Новый год в детском ожоговом центре – праздник специфический. Огонь не знает правил. Он делает свое дело напористо, сурово, невзирая на нежный возраст, праздничные даты или людские представления о справедливости.
Из узких щелок между повязками, скрывающими лицо, Витя смотрел на нее в упор, не моргая. В уголках глаз застыли бусинки усталых и испуганных слез. По стенам широкого тусклого коридора распластались другие маленькие обитатели ожогового центра. Они провожали глазами каталку, на которой лежал мальчик, целиком обмотанный белыми бинтами, застывший, словно мумия. Врачи бесконечно латали его тело, чтобы собрать хотя бы подобие черненького глазастого пятиклассника Вити, с ямочками на лице и шустрыми ногами.
Пятая пересадка кожи за два месяца. Теперь на лице. Искать доноров становилось все сложнее.
– Геля, – едва выдохнул мальчик и слегка пошевелил рукой. Ангелина накрыла культю теплой ладонью, молчаливо следуя за каталкой по коридору, и наклонилась к отверстию для губ. – Я его простил.
Он всегда говорил это перед операцией.
Она отвела глаза.
Отец Вити в пьяном угаре поджег дом и оставил сына в огне. Где сейчас родитель, было неизвестно; мальчик надолго поселился в больничной палате напротив сестринской подсобки.
Двери операционной захлопнулись, и в общем просторном зале с высокими потолками повисла осязаемая мрачная тишина. Было позднее утро, но в отделение почти не проникало солнце.

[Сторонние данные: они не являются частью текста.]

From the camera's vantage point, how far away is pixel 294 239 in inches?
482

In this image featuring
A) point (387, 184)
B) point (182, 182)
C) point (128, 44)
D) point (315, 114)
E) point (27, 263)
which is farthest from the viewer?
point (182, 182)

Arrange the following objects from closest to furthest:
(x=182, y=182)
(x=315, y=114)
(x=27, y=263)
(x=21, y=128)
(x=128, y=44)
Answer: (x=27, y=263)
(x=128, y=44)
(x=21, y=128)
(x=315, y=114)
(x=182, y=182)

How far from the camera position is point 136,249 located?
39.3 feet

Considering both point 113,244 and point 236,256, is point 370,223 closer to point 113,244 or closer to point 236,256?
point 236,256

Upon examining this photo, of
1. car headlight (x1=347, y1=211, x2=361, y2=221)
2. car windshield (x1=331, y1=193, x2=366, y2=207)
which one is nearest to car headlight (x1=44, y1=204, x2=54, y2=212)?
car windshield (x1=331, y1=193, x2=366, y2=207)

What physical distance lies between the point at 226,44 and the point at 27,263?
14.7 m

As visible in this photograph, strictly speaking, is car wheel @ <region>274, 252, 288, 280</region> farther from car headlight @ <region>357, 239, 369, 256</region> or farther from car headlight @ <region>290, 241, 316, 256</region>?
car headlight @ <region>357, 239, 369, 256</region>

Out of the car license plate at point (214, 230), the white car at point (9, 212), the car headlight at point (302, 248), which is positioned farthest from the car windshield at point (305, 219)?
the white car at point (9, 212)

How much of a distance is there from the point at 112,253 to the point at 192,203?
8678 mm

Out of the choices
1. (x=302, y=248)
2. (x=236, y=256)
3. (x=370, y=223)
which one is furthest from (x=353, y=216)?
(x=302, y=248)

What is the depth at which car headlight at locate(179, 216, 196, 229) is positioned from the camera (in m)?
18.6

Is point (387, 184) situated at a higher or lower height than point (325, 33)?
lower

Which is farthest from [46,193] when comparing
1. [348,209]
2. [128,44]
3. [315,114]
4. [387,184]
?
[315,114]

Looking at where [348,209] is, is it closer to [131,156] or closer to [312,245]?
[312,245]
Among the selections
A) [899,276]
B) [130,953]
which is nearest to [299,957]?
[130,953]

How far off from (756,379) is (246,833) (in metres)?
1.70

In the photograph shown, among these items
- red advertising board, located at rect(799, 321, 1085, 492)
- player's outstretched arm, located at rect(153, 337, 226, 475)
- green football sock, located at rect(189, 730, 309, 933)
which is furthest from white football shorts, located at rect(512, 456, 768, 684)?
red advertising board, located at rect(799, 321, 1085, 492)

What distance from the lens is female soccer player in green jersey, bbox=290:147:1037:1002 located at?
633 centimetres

По обеим сторонам комнаты стояли желтые покатые скамейки с черными железными ногами, на которые потихоньку, пятясь из коридора, заползали малыши. В углу примостился низкий длинный столик с разбросанным конструктором. У окна пригорюнился стеллаж с небольшой библиотекой детских книг. Из палат сочился приглушенный свет, были слышны стоны и детские взвизги, а нянечка развозила полдник на громоздкой лязгающей тележке.
И, совершенно чужая в этом мире, наполненном слезами и нашатырем, в центре зала вдруг вырастала зеленая великанша, пушистая, как гигантский длинношерстный кот, красавица-елка. Она распахнула могучие ветки и будто бы слегка присела, делая реверанс больным детям и упорным врачам, снова и снова спасающим их жизни. Щедро распыляя лесные ароматы с нотами трескучих заснеженных тропинок, елка всем своим видом заявляла о возможности чуда.